Essa visão, segundo ele, foi reafirmada após a conclusão do projeto ‘Novo Relacionamento Cliente da Cyrela’. A iniciativa surgiu da necessidade de aprimorar a atenção aos clientes da empresa por meio de um atendimento mais ágil. A ideia era facilitar o agendamento de vistorias e de técnicos para assistência técnica e o processo de repasse com as instituições financeiras. Além disso, buscava melhorar o controle de cobrança e disponibilizar um canal para que as principais demandas fossem atendidas on-line.

Com o cliente sempre no coração da estratégia, a TI, em linha com os negócios, definiu que todas as informações do consumidor deveriam ser suportadas por uma única plataforma. Para se ter uma ideia, no cenário anterior, para abrir um chamado de vistoria em unidades da Cyrela, por exemplo, o profissional do Sistema de Atendimento ao Cliente (SAC), realizado por telefone, tinha de abrir cinco telas para verificar informações sobre o consumidor. Esse processo consumia muito tempo e prejudicava a produtividade dos funcionários.

Nakamoto relata que foi estabelecido um fluxo de informações para facilitar o processo e uma nova ferramenta de gestão de relacionamento com o cliente foi implantada. A mudança aumentou o fluxo de acesso ao site de relacionamento ao cliente na mesma proporção que os chamados telefônicos para a central de atendimento diminuíram na ordem de 40%.

Na área de assistência técnica, os profissionais, hoje, têm melhor visibilidade sobre os atendimentos que têm de cumprir e conseguem visualizar se determinada ocorrência é reincidente ou se foi bem executada refletindo na melhoria da qualidade do serviço.

O CIO lembra que seu maior desafio no projeto foi gerenciar a ansiedade das áreas de negócios. “A lista de pedidos de melhorias era enorme. Tivemos de conversar bastante com os departamentos e então estabelecemos ciclos rápidos de desenvolvimento para colocar as demandas no ar o quanto antes”, detalha o executivo.

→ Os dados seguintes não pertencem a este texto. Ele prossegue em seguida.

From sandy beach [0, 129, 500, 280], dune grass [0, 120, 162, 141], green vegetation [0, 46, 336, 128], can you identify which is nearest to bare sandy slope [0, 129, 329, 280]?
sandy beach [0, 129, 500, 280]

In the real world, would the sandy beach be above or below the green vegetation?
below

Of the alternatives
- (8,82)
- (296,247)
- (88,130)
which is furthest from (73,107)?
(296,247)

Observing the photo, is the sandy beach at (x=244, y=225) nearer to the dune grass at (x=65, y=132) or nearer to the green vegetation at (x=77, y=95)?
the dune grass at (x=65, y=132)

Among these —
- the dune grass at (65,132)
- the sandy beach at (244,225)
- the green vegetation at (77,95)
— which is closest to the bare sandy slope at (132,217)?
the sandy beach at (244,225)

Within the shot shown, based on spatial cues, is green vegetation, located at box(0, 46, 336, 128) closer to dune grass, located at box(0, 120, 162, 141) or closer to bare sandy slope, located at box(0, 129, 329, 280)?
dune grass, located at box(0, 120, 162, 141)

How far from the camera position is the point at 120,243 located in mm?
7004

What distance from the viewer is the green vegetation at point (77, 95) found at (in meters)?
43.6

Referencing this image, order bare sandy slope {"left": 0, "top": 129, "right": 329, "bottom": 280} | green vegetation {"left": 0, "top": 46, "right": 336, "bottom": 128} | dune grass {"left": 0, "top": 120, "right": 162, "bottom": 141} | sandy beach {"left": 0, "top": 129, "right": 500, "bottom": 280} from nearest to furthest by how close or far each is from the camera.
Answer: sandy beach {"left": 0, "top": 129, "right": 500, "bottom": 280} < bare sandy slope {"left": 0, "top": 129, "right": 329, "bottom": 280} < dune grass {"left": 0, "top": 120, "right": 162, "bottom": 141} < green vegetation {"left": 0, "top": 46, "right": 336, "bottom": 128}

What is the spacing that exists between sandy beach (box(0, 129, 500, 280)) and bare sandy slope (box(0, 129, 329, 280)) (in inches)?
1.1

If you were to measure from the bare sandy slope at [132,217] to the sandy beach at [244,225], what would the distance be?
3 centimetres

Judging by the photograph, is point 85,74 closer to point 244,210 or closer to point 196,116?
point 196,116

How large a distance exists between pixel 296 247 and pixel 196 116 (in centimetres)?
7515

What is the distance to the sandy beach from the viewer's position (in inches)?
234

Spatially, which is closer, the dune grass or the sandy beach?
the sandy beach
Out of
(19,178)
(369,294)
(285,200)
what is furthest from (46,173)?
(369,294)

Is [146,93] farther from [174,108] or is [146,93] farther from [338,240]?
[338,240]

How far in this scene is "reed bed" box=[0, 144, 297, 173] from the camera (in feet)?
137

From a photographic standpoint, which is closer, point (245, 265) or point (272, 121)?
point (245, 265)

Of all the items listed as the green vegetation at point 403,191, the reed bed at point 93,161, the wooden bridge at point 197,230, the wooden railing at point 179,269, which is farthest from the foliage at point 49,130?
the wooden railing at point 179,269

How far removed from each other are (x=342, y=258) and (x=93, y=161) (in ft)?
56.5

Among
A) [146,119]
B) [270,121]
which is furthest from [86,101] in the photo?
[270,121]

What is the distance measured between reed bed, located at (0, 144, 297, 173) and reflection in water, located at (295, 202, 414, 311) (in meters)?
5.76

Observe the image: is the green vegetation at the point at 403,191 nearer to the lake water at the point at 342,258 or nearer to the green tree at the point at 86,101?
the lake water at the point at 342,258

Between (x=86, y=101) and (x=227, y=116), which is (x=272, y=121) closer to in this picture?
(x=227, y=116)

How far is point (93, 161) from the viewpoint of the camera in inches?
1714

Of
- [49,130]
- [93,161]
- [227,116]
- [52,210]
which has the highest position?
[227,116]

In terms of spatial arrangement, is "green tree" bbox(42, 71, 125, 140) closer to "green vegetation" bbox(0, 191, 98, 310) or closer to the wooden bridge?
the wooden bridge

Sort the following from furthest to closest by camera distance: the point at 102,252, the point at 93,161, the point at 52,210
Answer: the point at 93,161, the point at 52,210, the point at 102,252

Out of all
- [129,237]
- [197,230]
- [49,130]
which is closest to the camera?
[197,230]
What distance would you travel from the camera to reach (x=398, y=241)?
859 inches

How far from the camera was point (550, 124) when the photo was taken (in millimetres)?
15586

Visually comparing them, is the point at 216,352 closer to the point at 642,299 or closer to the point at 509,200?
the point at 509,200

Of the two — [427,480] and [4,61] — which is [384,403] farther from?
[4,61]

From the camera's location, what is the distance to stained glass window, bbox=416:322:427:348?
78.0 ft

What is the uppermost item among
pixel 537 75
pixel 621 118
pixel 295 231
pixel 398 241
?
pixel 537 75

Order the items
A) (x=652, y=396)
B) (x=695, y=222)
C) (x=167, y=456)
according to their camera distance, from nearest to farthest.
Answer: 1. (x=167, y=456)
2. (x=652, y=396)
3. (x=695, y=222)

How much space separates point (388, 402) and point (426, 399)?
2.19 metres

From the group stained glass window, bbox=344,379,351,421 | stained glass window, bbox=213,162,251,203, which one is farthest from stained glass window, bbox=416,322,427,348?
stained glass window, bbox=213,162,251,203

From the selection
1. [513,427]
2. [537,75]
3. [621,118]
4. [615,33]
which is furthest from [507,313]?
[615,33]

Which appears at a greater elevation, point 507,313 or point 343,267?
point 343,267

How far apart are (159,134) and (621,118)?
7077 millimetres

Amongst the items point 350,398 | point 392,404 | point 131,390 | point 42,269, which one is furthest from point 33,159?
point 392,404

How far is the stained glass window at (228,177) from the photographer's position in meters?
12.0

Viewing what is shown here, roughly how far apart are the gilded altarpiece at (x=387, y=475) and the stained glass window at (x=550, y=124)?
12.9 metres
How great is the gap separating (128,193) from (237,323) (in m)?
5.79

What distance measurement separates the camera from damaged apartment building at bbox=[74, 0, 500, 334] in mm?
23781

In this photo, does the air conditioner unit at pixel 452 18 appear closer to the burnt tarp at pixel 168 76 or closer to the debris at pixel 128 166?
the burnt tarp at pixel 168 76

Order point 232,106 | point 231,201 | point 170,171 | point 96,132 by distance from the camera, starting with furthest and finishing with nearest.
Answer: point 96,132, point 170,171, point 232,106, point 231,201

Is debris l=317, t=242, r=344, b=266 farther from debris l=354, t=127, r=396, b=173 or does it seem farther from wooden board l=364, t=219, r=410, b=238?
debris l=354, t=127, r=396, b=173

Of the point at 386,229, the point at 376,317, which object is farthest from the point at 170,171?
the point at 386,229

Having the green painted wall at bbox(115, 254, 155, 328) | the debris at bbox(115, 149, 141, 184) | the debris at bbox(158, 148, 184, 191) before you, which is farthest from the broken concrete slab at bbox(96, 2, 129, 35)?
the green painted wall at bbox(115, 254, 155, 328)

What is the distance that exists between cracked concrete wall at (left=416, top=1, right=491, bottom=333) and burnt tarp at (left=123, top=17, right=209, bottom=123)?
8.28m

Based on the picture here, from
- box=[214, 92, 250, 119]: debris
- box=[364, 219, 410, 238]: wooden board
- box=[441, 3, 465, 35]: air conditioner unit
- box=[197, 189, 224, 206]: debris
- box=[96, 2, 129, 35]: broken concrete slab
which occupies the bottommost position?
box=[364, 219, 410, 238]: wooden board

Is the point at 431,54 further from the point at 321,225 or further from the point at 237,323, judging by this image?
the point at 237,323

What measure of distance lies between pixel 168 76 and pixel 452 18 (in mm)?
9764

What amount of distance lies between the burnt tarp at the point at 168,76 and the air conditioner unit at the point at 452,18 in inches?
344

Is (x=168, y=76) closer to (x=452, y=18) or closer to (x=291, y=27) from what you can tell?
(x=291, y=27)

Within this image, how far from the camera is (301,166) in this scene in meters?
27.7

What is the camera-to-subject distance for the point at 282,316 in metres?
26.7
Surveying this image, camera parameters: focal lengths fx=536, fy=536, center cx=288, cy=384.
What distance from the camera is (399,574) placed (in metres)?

A sintonia com a área de negócios foi fundamental para o sucesso da ação. Nakamoto relata que antes os projetos de TI eram considerados de TI, mas depois de sua chegada à Cyrela o cenário mudou. Agora, a guarda do projeto é compartilhada. TI e negócios têm as mesmas responsabilidades.

Gestão aberta
Adepto da gestão aberta, o CIO da Cyrela comenta que sua área não tem paredes, o que permite que todos os colaboradores da TI, cerca de 60 pessoas, sintam-se à vontade para procurar por ele. “Aqui, as barreiras físicas não existem e esse formato facilita a comunicação”, assinala.

O CIO procura sempre optar pela delegação das atividades e por isso tem acompanhamento constante com seus colaboradores diretos. “Divido os profissionais em equipes. Cada uma com um foco. Com esse pessoal, tenho uma conversa mais próxima”, afirma, completando que com o restante da equipe mantém reuniões periódicas.

Já que cada profissional tem sua responsabilidade para o sucesso do todo, Nakamoto diz que atitude é uma característica que não pode faltar em seus colaboradores. “Mais do que conhecimento técnico, tem de mostrar comprometimento e pró-atividade. Isso torna-se um ciclo virtuoso e, assim, conseguimos criar uma equipe homogênea”, finaliza o vencedor.